Что за беда такая! Не идет уборка, будто Эльзе не жить здесь. Будто ей приятно, когда вокруг завалы барахла и комки пыли. Почему, почему ее не радует родной дом, в котором всю жизнь жила, музыке училась, мамины блины уплетала, магнитофон слушала? У человека, как у зверя, птицы, змеи, должна быть своя нора. То безопасное, заветное местечко, о котором знают только самые близкие, любимые и дорогие. Раньше Эльза любила свой дом. Особенно по вечерам и в праздники. Когда мать на кухне, сковорода шипит, в кастрюле ароматно булькает; отец уткнулся в телевизор, придерживая двумя пальцами за гриф Розалию или Софи, Маргариту или Ларису, а другой рукой поглаживая гитарное сухое, почти невесомое тело. А оно откликается теплым шорохом, июльским звоном… В такие минуты – все по своим привычным местам, никто никому не мешает. А Эльза лежит с книгой на тахте, балдеет или болтает по телефону сколько влезет – родители никогда ее не обрывали…
Эльза в злой задумчивости стояла над холодной тряпкой, ногами – в мутной луже, когда снова позвонили в дверь. «Если опять Панок и Гиви – убью», – подумала она.
На пороге топтался Козлов, длиннорукий, с прилизанными, слипшимися волосенками, бездарный, с первого взгляда серый Козлов, а за ним пряталась-стеснялась девочка – бледное круглое личико в огромных накрашенных ресницах, с фиолетовыми блестящими тенями на веках. «Собака Баскервилей», – мелькнуло в Эльзиной голове.
– Привет, Эльза, – прохрипел Козлов, умоляюще, просяще хлопая глазами.
– Чего тебе?
– Эльза… это… Мы с Настей… к тебе в гости… – Козлов продолжал умоляюще хлопать ресницами.
– А я вас звала – с Настей? – зло прищурилась Эльза. – Я сейчас ухожу.
– А можно мы без тебя… побудем… музыку послушаем… Ты не думай… все будет в порядке… в смысле… в квартире… Мы шуметь не будем, ничего из посуды не побьем…
– О-го-го, Козел, даё-ошь!.. – протянула Эльза.
От обиды, злобы, тоски у нее похолодело в груди.
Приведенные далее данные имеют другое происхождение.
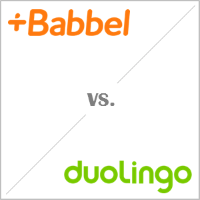 Babbel oder Duolingo? (Sprachlern-Apps)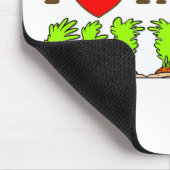 Iハート農業 マウスパッド (コーナー)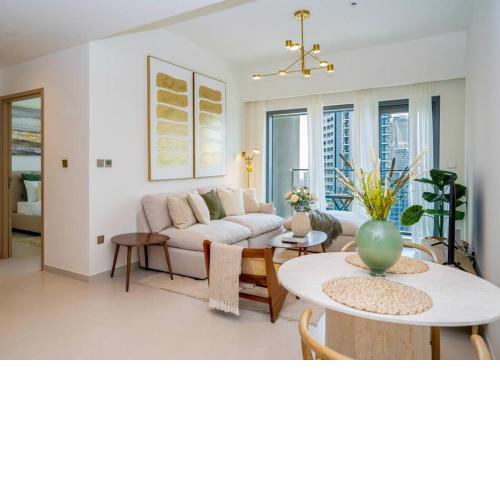 Furnished 1BR at Heart of Dubai Downtown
Этот-то куда? С какой стати? Разве в ее квартире место для свиданий с разными «собаками Баскервилей»?
– Понимаешь ли, мальчонка дорогой, мой дом закрыт для таких, как ты и твоя френдуга. Тем более сегодня. Когда я ухожу. Понимаешь меня? Ты же всегда был понятливый, серенький Козлик, ты меня всегда слушался, – терпеливо, с паузами начала объяснять она. А под ложечкой клокотало одно желание – ударить Козлова больно, сильно по тупой башке.